> Excerpted passage
##############################
Re: pg_walinspect - a new extension to get raw WAL data and WAL stats

From: Bharath Rupireddy <bharath(dot)rupireddyforpostgres(at)gmail(dot)com>
To: Kyotaro Horiguchi <horikyota(dot)ntt(at)gmail(dot)com>
Cc: Ashutosh Sharma <ashu(dot)coek88(at)gmail(dot)com>, Stephen Frost <sfrost(at)snowman(dot)net>, Jeff Davis <pgsql(at)j-davis(dot)com>, Robert Haas <robertmhaas(at)gmail(dot)com>, Andrew Dunstan <andrew(at)dunslane(dot)net>, Greg Stark <stark(at)mit(dot)edu>, Jeremy Schneider <schneider(at)ardentperf(dot)com>, Bruce Momjian <bruce(at)momjian(dot)us>, PostgreSQL Hackers <pgsql-hackers(at)lists(dot)postgresql(dot)org>, SATYANARAYANA NARLAPURAM <satyanarlapuram(at)gmail(dot)com>, marvin_liang(at)qq(dot)com, actyzhang(at)outlook(dot)com
Subject: Re: pg_walinspect - a new extension to get raw WAL data and WAL stats
Date: 2022-03-17 08:23:55
Message-ID: CALj2ACVBST5Us6-eDz4q_Gem3rUHSC7AYNOB7tmp9Yqq6PHsXw@mail.gmail.com
Views: Raw Message | Whole Thread | Download mbox | Resend email
Thread:
Lists: pgsql-hackers

On Thu, Mar 17, 2022 at 10:48 AM Kyotaro Horiguchi
<horikyota(dot)ntt(at)gmail(dot)com> wrote:
>
> It still suggests unspecifiable end-LSN..
>
> > select * from pg_get_wal_records_info('4/4B28EB68', '4/4C000060');
> > ERROR: cannot accept future end LSN
> > DETAIL: Last known WAL LSN on the database system is 4/4C000060.

Thanks Kyotaro-san. We can change the detail message to show (current
flush lsn/last replayed lsn - 1), that's what I've done in v11 posted
upthread at [1]. The problem is that all the pg_walinspect functions
would wait for the first valid record in read_local_xlog_page() via
InitXLogReaderState()->XLogFindNextRecord(), see[2].

We have two things to do:
1) Just document the behaviour "pg_walinspect functions will wait for
the first valid WAL record if there is none found after the specified
input LSN/start LSN.". This seems easier but some may see it as a
problem.
2) Have read_local_xlog_page_2 which doesn't wait for future WAL LSN
unlike read_local_xlog_page and like pg_waldump's WALDumpReadPage. It
requires a new function read_local_xlog_page_2 that almost looks like
read_local_xlog_page except wait (pg_usleep) loop, we can avoid code
duplication by moving the read_local_xlog_page code to a static
function read_local_xlog_page_guts(existing params, bool wait):

read_local_xlog_page(params)
##############################
> Given material
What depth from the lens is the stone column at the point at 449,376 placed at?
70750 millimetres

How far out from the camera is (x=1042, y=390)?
##############################
> Problem
Reproduce the pg_walinspect reply starting at "On Thu, Mar" and ending at "InitXLogReaderState()->XLogFindNextRecord(), see[2].", renaming "v11" to "version 11" wherever it occurs. The data are not required for this work.

> Exercise output
On Thu, Mar 17, 2022 at 10:48 AM Kyotaro Horiguchi
<horikyota(dot)ntt(at)gmail(dot)com> wrote:
>
> It still suggests unspecifiable end-LSN..
>
> > select * from pg_get_wal_records_info('4/4B28EB68', '4/4C000060');
> > ERROR: cannot accept future end LSN
> > DETAIL: Last known WAL LSN on the database system is 4/4C000060.

Thanks Kyotaro-san. We can change the detail message to show (current
flush lsn/last replayed lsn - 1), that's what I've done in version 11 posted
upthread at [1]. The problem is that all the pg_walinspect functions
would wait for the first valid record in read_local_xlog_page() via
InitXLogReaderState()->XLogFindNextRecord(), see[2].